The first call to prayer rung out over the valley, still dark. (I have this theory that perpetually rising early is the leading cause of Islamic angst.) The sky began to lighten at last. Winter. Dabs of snow that had not melted the day before and could not be expected to melt today either. I missed my hat. I knocked on doors again. Nothing!
I wandered until I found a guesthouse with someone inside. There were three Asian kids there eating a breakfast of kim-chee and noodle soup. The proprietor spoke Korean.
Great, I said, I love kim-chee. I took a bed and ordered a meal. I was tired of Turkish breakfast anyway.

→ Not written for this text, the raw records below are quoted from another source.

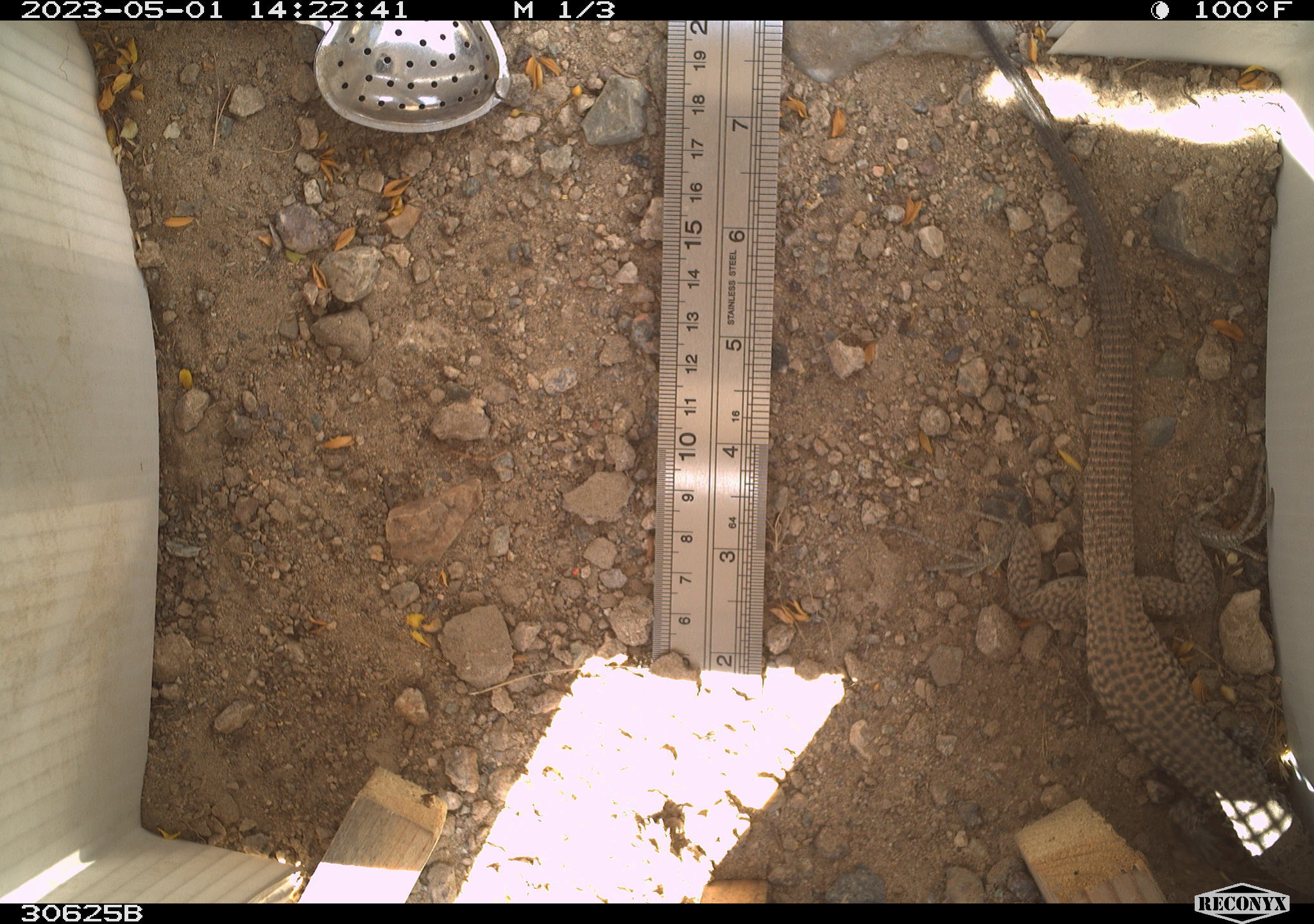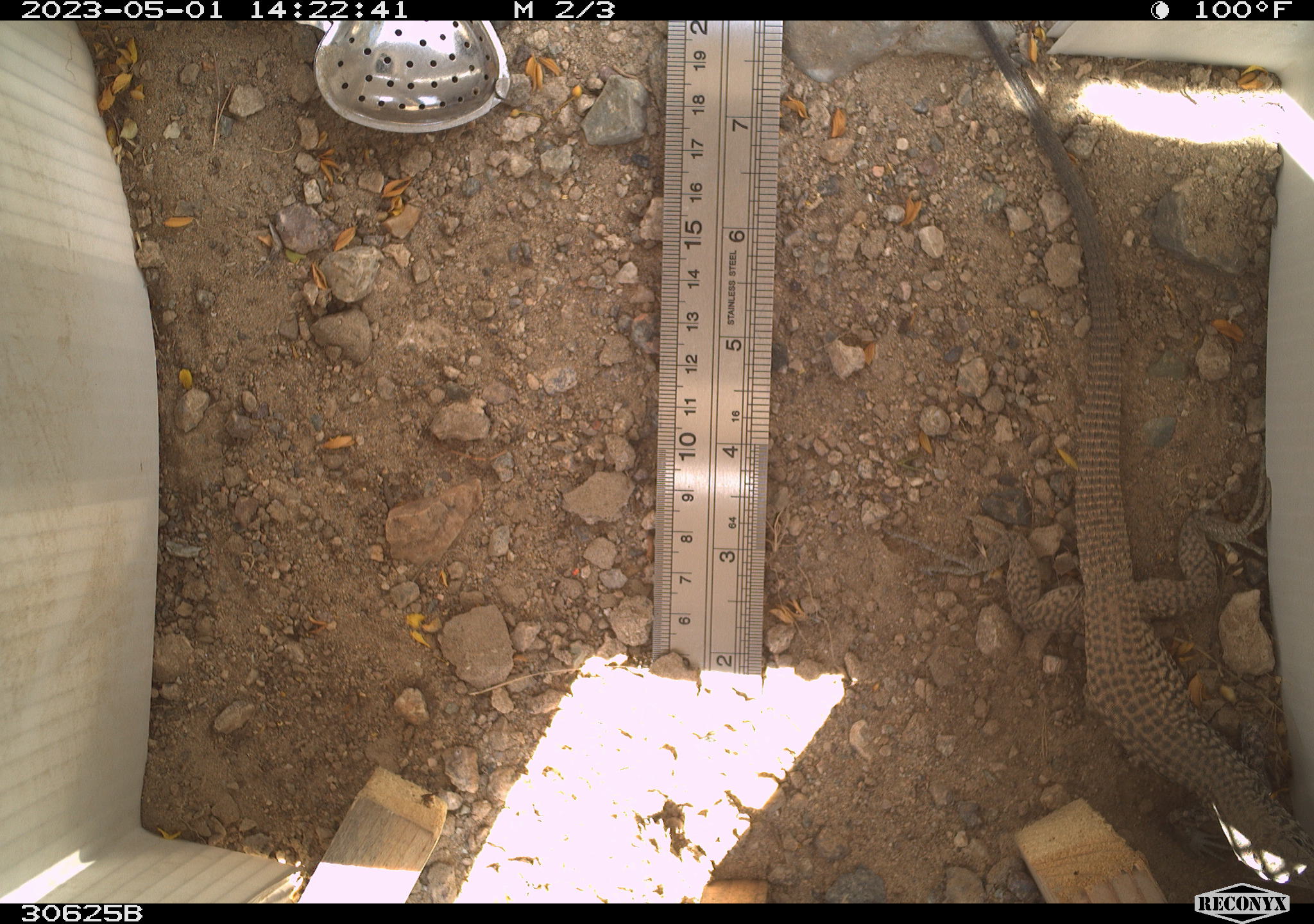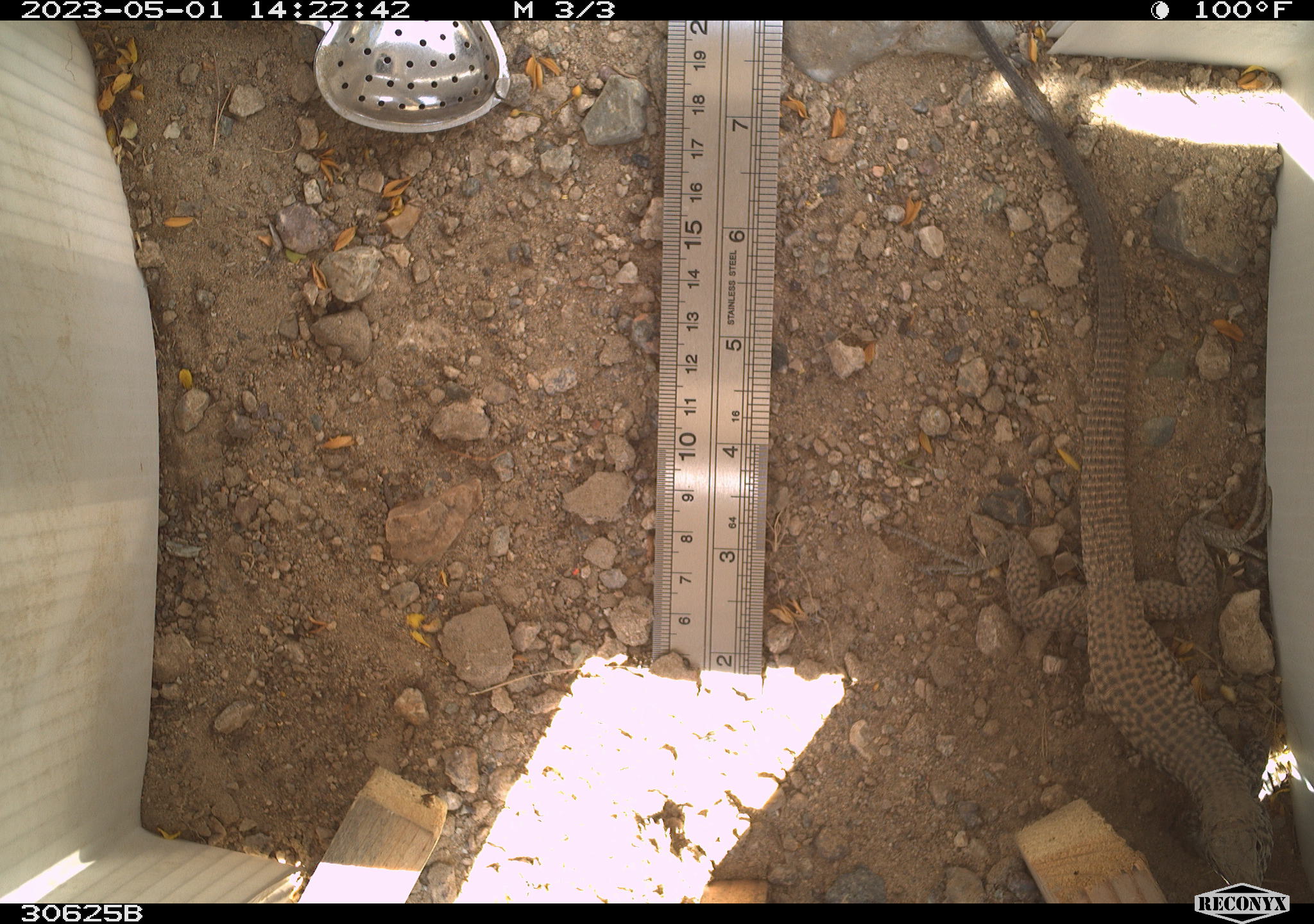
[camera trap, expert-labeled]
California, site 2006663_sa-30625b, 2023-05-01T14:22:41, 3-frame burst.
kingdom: Animalia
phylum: Chordata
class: Reptilia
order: Squamata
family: Teiidae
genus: Aspidoscelis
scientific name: Aspidoscelis tigris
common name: western whiptail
Western whiptail (Aspidoscelis tigris).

So here I am in an international back pocket I would never have claimed as fiction. The posters on the walls are in Korean, Turkish, and English. A Turkish double-tea pot sits on the wood-fired stove that keeps the multi-room cave warm. A laptop hums in the corner, playing Lionel Richie’s “Three Times A Lady.” All the bedspreads are pink with Disney brands. Outside, a bread truck rumbles over cobblestone streets and old men drink sugary tea. Maybe they go to the white marble mosque and pray; the minaret is almost as tall as the fairy chimneys that dot the moonscape.
An old white cat roams the cave with classic Anatolian eyes: one green, one blue.